Practical implications for innovators and policy watchers

For social innovators, the competition is a signal that digital democracy remains a policy priority for the EU. Applicants and winners should use NESEI access strategically to find partnerships, technical co development and evaluation expertise. Policy watchers should follow how the three projects operationalise privacy protections, moderation mechanisms and cross border scaling across languages and legal systems. Funders should assess whether follow on support is available to translate recognition into demonstrable public value.

How to follow developments

The EIC and EISMEA publish updates across their web platforms and social channels. The competition pages list the winners and give practical contact points. The three projects will be visible through NESEI activity and EIC communications. Independent evaluation reports or third party research will be the best source to judge whether the interventions deliver sustained civic outcomes.

Key documents and links

Relevant public material includes the EUSIC winners announcement, the EIC and EISMEA programme pages, the NESEI community pages and the Horizon Europe rules that govern EIC funding and activities.

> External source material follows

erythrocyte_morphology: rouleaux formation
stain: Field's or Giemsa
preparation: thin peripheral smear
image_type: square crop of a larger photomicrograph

Interested parties can contact EISMEA for more information about the competition and NESEI membership.

Final note

The European Social Innovation Competition continues to surface creative ideas at the intersection of technology and civic life. Recognition and modest prize money can catalyse early activity. Translating a promising prototype into a resilient, privacy protecting and scalable civic infrastructure requires sustained funding, independent evaluation and careful governance choices. Those will determine whether the projects announced on 11 March 2025 move from promising concepts to durable contributions to European digital democracy.